Mas ainda tinha algo que faltava, pois vim para a Europa encontrar um lugar onde eu me sentisse bem, rodeado de pessoas que tivessem mais haver comigo. E em nenhum momento aqui eu tive esse sentimento de “casa” que eu vim buscar, foi então que eu percebi que talvez eu nunca sinta isso, percebi que o que eu estava buscando jamais existiu e jamais vai existir. Rumei a Alemanha, em uma fazenda em Zempow, uma comunidade anarquista pacífica com uma enorme história de luta para a desmilitarização da área florestal da região. Foi lá que eu finalmente achei aquilo que eu vim aprender, algo que eu achava que jamais existisse.


Fiz uma amizade que espero manter para o resto da minha vida, Paula, uma garota espanhola que me ajudou a descobrir minha conexão com a natureza.

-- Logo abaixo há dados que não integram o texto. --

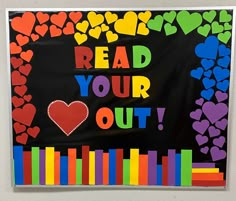 a bulletin board that says read your out with hearts and rainbows in the background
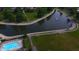 Aerial view of community pool, pond with fountain, and lush green spaces at 7433 Prairie Lake Dr, Indianapolis, IN 46256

A floresta estava ali e eu aprendi a fazer parte dela, procurei por lobos ao longo de um mês sem sucesso, mas em compensação pude ver cervos, nadar em um lago em parceria com serpentes, caminhar em meio a árvores antigas e me perder em antigas bases militares abandonadas. Sentávamos no meio da mata somente observando o ambiente ao nosso redor, outras vezes cantando ou conversando sobre o universo. E seu mantra musical cantado com a companhia de seu ukulele azul era “Don't Worry Be Happy” de Bobby McFerrin e que entrou em simbiose com minha alma.

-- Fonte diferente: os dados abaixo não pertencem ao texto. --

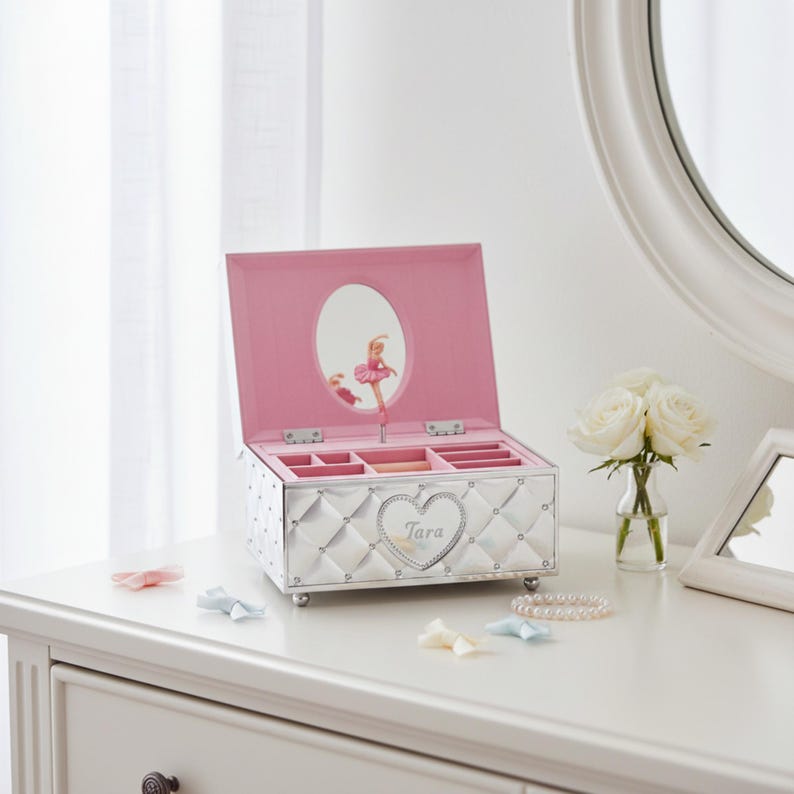 May include: Silver jewellery box with a pink interior and a ballerina design. The box has a quilted pattern, a heart-shaped nameplate, and a mirror inside the lid. The box is open, revealing compartments for jewellery.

Voltei para a Itália muito mais leve e vivi algumas semanas na cidade marítima de Riccione onde podia nadar no mar todos os dias e minha conexão com a natureza só continuou aumentando, nadava com medusas, de madrugada e ouvia o oceano se comunicando comigo como insetos gigantes vivendo em um formigueiro.


Foi então que o mais surpreendente aconteceu, estava caminhando por uma mata fechada nos arredores de Braccano quando ouvi um barulho atrás de mim, passos seguidos de um latido abafado, ao olhar para trás me deparo com uma matilha de cinco lobos. Meu sangue gelou e tive um pico enorme de adrenalina e medo, mas minha consciência sussurrou no meu ouvido - “Não era isso que estava procurando?”. Eles passaram rapidamente por mim, dois esbarraram na minha perna e fui inundado por um sentimento de paz, o medo não estava mais em mim. Um dos lobos parou e se virou para mim, estendi minha mão para ele se aproximar e poder cheirá-la. Por menos de um minuto nos encaramos, pude sentir que ele aprovava minha presença ali, eu era aceito por ele, fazia parte daquele lugar. Ele se virou como se me cumprimentasse com um aceno de cabeça e foi embora com os outros lobos para dentro da mata.

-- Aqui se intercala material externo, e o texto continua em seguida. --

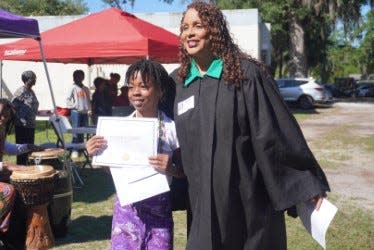 Baylea Carey, left, winner of the Earth Day Essay Contest at Caring and Sharing Learning School and sponsored by the Cultural Arts Coalition, was presented an award by Judge Gloria Walker, right, of the Eighth Judicial Circuit Court of Florida.
(Credit: Photo provided by Voleer Thomas)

Assim como Beuys, eu havia sido aceito pela Europa, minha missão ali havia terminado, aprendi tudo o que eu tinha que aprender, principalmente aprendi que jamais me sentiria parte de algo em meio a civilização dos homens, com suas vidinhas vazias e sonhos mesquinhos. Eu sou parte da natureza, que é muito maior que meus semelhantes. Hora de voltar para casa. Continuarei minha jornada rumo ao futuro, e mesmo sem saber o que ele me reserva, o mantra continua sussurrando: “Don't Worry Be Happy”!